Sobolnikovski eyed me up and down from beneath a furrowed brow on hearing the phrase ‘grown-up’.
He was refilling the shot glasses with bison-grass vodka as the clock behind the bar pinged midnight. The three of us were alone. The really grown-up twitchers were well into their serious early nights and probably dreaming of dark-eyed juncos or Corsican nuthatches, eagerly awaiting their five-thirty alarms.
‘Where are you from then originally, Mr Sobolnikovski?’ I asked our host.
‘Oh that’s not my real name, that’s just a sham. I changed my name years ago. Didn’t like the original.’
What was it?’
‘Anatoly Zhukovovitch…’ He paused. ‘Too Russian-sounding.’ He laughed uproariously. And so did we. I was beginning to like Vlad the Imbiber. This birdwatching business seemed most agreeable. And we hadn’t even seen a bird yet.
‘What time’s breakfast?’ asked Tori in a practical, female way.
‘Six to nine.’
‘That’s a bit early, isn’t it?’ I spluttered through the vodka.
‘Some of my residents think it’s too
late
! Especially when the mornings get lighter. Every one of my residents this weekend is a serious birder, you realize.’ He paused and knocked back the firewater adding, ‘Apart from you two phoneys. Of course.’
A few more
za nashe zdorovjes
later and we were tucked up on top of the bed, fully clothed and snoring contentedly.
W
hisper it softly, but there are more birdwatchers than you think. It could be as many as one in five people. Look around you on a crowded train or at a party, and someone, possibly someone standing near you, is a birdwatcher. Another thing about your birdwatcher is that he is not always prepared to admit it. It’s one of those things you do that you think should be kept to yourself. A dodgy secret. It just takes one person in the room to own up and say, ‘I go birdwatching occasionally,’ to make the other closet twitchers open up.
‘Do you? Oh, so do I!’
‘Where do you go?’
‘Have you seen a purple gallinule?’
‘I’m going next week, will you join me?’
‘I saw a Montague’s harrier last year!’
It’s one of those things like voting Conservative, watching porn and liking Leonard Cohen songs: we all deny it, but a lot of us are doing it.

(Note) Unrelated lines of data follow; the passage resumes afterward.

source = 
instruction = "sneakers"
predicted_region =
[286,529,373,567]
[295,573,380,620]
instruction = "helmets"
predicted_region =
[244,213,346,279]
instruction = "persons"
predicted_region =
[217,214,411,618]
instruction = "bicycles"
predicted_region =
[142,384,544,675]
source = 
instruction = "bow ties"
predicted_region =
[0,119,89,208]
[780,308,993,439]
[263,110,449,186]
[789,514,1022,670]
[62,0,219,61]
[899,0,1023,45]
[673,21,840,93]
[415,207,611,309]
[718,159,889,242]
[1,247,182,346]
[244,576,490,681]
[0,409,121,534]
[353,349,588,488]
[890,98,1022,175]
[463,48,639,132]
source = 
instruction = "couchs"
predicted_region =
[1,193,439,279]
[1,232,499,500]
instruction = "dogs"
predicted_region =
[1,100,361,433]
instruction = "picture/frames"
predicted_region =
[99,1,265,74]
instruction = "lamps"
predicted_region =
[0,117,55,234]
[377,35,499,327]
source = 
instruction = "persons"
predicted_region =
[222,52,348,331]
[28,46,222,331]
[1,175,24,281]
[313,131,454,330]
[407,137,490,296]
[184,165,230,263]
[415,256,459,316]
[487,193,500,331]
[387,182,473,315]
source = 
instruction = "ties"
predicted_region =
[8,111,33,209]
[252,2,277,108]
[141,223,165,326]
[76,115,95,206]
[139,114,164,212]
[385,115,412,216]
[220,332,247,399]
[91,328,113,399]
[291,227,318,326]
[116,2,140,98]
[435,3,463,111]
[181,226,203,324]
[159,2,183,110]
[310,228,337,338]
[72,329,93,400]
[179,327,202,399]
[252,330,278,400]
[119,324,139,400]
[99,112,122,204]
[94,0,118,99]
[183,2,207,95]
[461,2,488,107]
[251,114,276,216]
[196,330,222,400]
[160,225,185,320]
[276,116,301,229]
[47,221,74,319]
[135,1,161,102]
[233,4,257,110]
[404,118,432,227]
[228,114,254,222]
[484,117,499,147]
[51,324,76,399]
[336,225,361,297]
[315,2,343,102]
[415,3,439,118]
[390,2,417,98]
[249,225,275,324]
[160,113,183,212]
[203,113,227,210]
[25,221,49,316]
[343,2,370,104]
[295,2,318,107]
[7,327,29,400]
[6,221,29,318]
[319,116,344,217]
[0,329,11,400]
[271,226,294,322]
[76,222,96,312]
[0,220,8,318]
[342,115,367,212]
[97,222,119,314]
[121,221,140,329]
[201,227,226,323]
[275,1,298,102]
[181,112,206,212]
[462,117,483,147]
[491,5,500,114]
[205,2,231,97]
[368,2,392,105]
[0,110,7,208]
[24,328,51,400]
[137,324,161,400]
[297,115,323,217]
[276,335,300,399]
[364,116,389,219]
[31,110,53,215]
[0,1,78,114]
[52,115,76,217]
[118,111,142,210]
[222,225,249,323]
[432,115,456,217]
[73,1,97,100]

But surely you’d recognize them, wouldn’t you?
Birdwatchers are country people, aren’t they? Middle-aged anoraks with beards who like to make lists and get up early. Birdwatchers are low-level eco-warriors, aren’t they? Into conservation and ‘save the planet’ and anti-bloodsports and all that.
Well, for a start most real ‘country’ people seem to be in favour of bloodsports and a large number of the people I go birdwatching with in Norfolk shoot for fun. Birds and animals, that is. But the point is that, in general, people have a fixed idea of what a birdwatcher is like. People like to have fixed ideas. It’s easy. It’s unchal-lenging. It’s always unsettling when you find out, for example, that someone whose politics you despise likes the same sort of rock music as you. Or that someone you like and admire as a bit of a whacky, slightly louche renegade turns out to be a devoted churchgoer; or a golfer; or a newt-keeper.